BY: DIANE LOTT, BROKER PARADISE FOUND REALTY
Investing in a timeshare can be alluring for those Americans that take annual vacations and prefer to have the flexibility of going to the same place, or not, every year without the financial commitment of owning a vacation home. A typical time sharing plan divides a vacation home or condominium into 52 weeks or “shares”. Buyers may purchase one or more weeks of ownership of a condominium at a specific location. The price of that week depends upon the time of the year, the property’s amenities, the homes’ or condos size (square footage; beds/baths), and/or the location within the building.
There are laws that govern the sale of timeshares, for instance, the Florida Real Estate Time-Share Act. This Act applies to all time-sharing plans within Florida and those that are sold outside of the state but marketed within the state of Florida. It also regulates the re-sale of time-shares.
The developer of the time-share property must disclose pertinent facts about the property to each potential buyer within its contract. It must establish the time-share’s duration, the amount the buyer owes, the form of ownership, and the ten-day cancellation period. Timeshare ownership consists of two types: interval or “right-to-use”. Interval ownership allows the buyer to receive a recordable deed and gives the buyer the right to sell or rent the property.
Right-to-use time sharing is temporary, lasting from 40-99 years. After that, the property converts back to the developer.
Sometimes, a buyer regrets having purchased a timeshare from a developer. When that occurs, there is “cancellation clause” within the contract that allows for the buyer to cancel the contract.

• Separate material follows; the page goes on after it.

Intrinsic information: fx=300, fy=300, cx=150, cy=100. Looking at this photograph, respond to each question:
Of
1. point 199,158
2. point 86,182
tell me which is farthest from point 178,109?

The buyer is then able to cancel without penalty within the initial 10 days of the contract by notifying the developer in writing of the intent to cancel. The notice of cancellation will be effective on the date it is sent to the developer at the developer’s address. I highly recommend that the letter be sent via registered mail requiring a signature to ensure that there is a paper trail to prove that it was received.